Jim Andrew, PepsiCo’s chief sustainability officer, added: “It's long overdue that companies move beyond just minimizing their environmental impact, they must actively work to improve and regenerate the planet.”

PepsiCo said its emissions target was in line with the Business Ambition for 1.5°C pledge and classed by the World Resources Institute (WRI) led ‘science based targets’ initiative as the “most ambitious designation” available to businesses shifting to net zero operations.

WRI senior associate Nate Aden said: "Companies have a vital role to play in driving down global emissions, and it is encouraging to see major players, such as PepsiCo, taking ambitious action."

While PepsiCo said its climate action plan revolved around “mitigation, reducing GHG emissions to decarbonise [its] operations and supply chain, and resilience, reducing vulnerabilities to the impacts of climate change by incorporating climate risk into business continuity plans”, it noted that it was also sourcing renewable energy through PPAs, such as announced today with developer Orsted covering output from two wind projects in Texas and Nebraska that would cover 25% of the company’s total US electricity use.

The deal involves 108MW of capacity from the 298MW Haystack in Nebraska and the 367MW Western Trail in Texas.
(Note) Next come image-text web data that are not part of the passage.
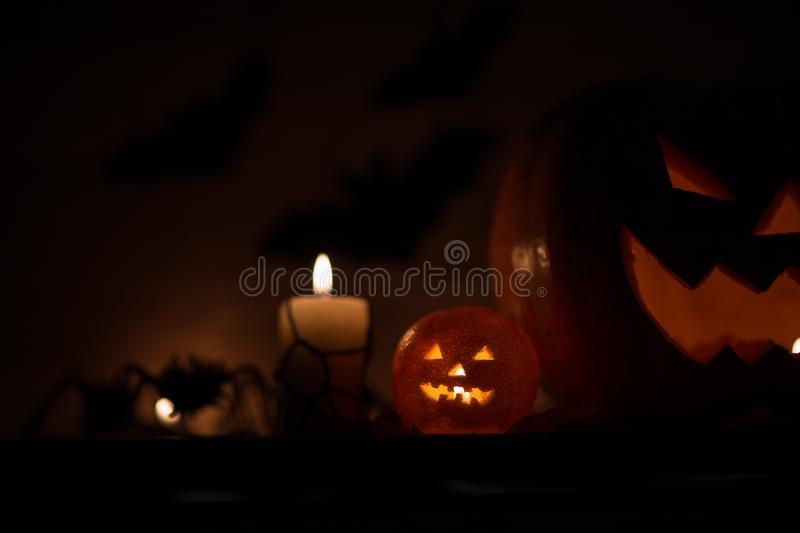 Composition for Halloween.sinister pumpkin on a dark background stock photos
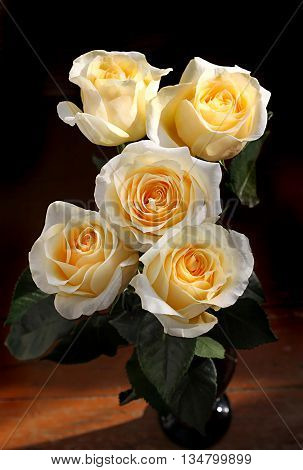 Bouquet of beautiful tea roses in a vase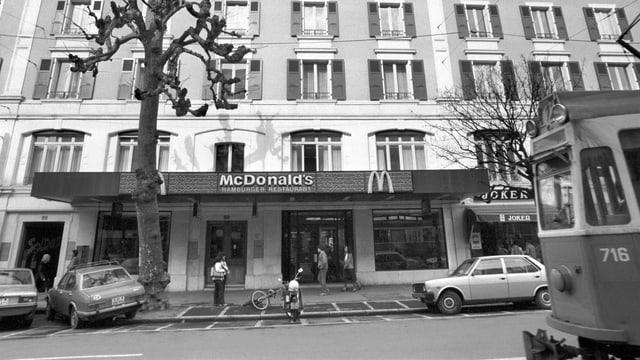 eine schwarz-weiss Aufnahme eines McDonalds in Genf, an der Strasse davor fährt ein Tram
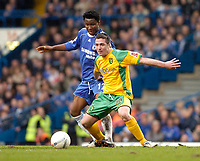 Photo: Leigh Quinnell.<br /> Chelsea v Norwich City. The FA Cup. 17/02/2007.<br /> Norwichs' Mark Fotheringham holds back Chelseas Mikel.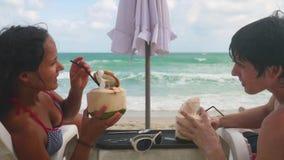 Los pares bonitos jovenes que se relajan en sunbeds beben los cócteles del coco en centro turístico exótico en la playa de Koh Sa almacen de metraje de vídeo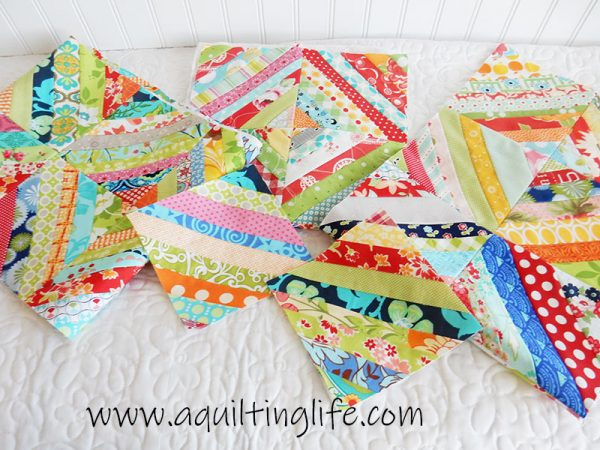 Scrap Quilt Ideas & Tips featured by top US quilting blog, A Quilting Life: image of Scrappy string blocks
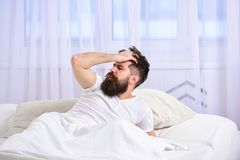 Man i skjorta som lägger på vaken säng, vit gardin på bakgrund Bakrusbegrepp Macho med skägget och mustaschen försova sig Royaltyfri Bild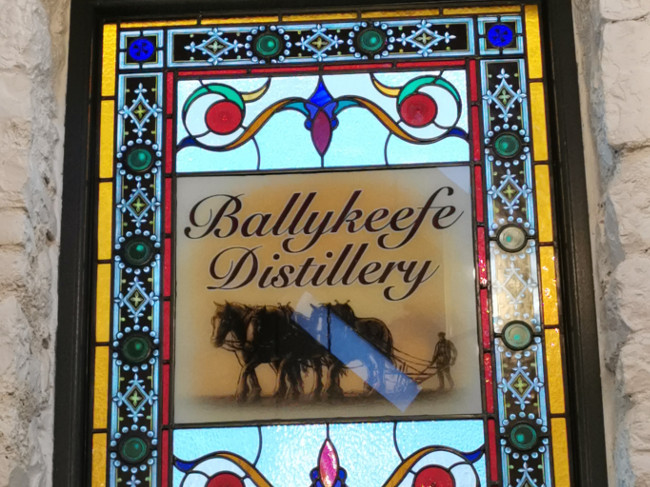The stained glass window in a converted barn turned visitor centre depicting Morgan Ging's grandfather ploughing with three horses.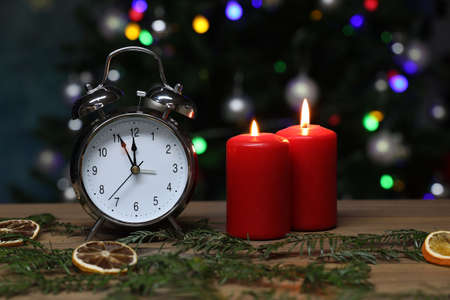 New year composition with alarm clock and burning candles Imagens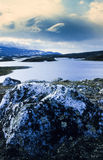 View of lake from the banks. A view of a serene lake location in the Dovre-Sunndalsfjella National Park, Dovrefjell, Norway. The rocks have white specks in them Stock Images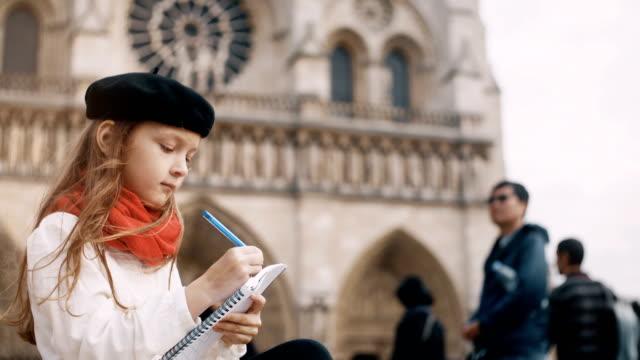 vídeos de stock, filmes e b-roll de menina bonita lenço boina e vermelho sentado perto da notre dame e desenhando o esboço em paris, frança - moda parisiense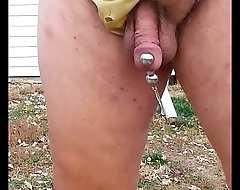 Wearing wife'_s yellow panties and peeing.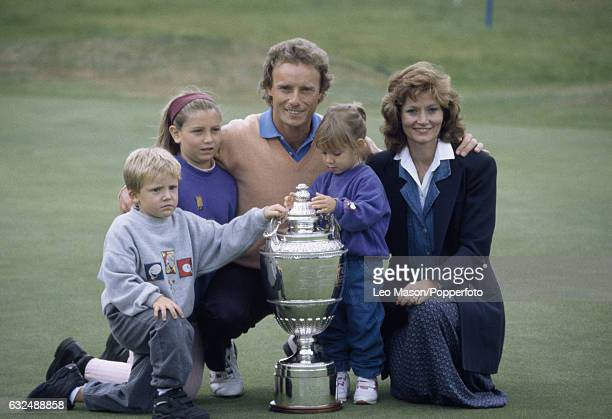 Bernhard Langer of West Germany with his wife Vikki and children Jackie Stefan and Christina and the trophy after winning the Volvo PGA Championship...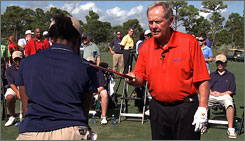 Jack Nicklaus gives pointers to First Tee golfer Sunita Spencer at The Bear's Club in Jupiter, Fla.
They were “another demonstration of [Orsted’s] ability to provide customised solutions across multiple geographies to support achievement of corporate sustainability ambitions”, said Orsted Onshore’s chief commercial officer Vishal Kapadia.
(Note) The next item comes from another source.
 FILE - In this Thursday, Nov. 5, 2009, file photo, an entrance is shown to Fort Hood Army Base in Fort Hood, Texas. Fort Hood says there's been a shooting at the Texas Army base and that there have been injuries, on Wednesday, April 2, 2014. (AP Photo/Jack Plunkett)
PepsiCo VP of global sustainabilyt Roberta Barbieri said: "Sourcing renewable electricity is a critical step in our journey to more than double our science-based climate goal, reducing absolute greenhouse gas emissions by more than 40% by 2030 across our value chain, and our pledge to achieve net-zero emissions by 2040, one decade earlier than called for in the Paris Agreement.”

Last year PepsiCo met its goal of sourcing 100% renewable electricity in the US and setd a new target of using 100% renewables across “all of its company owned and controlled operations globally [by the end of the decade] and across its entire franchise and third-party operations by 2040”.

Web retail giant Amazon claims to the world’s largest corporate purchaser of renewable energy after a recent 3.4GW clean power buying-spree that spanned 26 wind and solar projects in eight countries took its total renewable energy supply portfolio to 6.5GW, outstrippingfellow tech giant Google, which has 5.5GW of clean procurement under contract globally.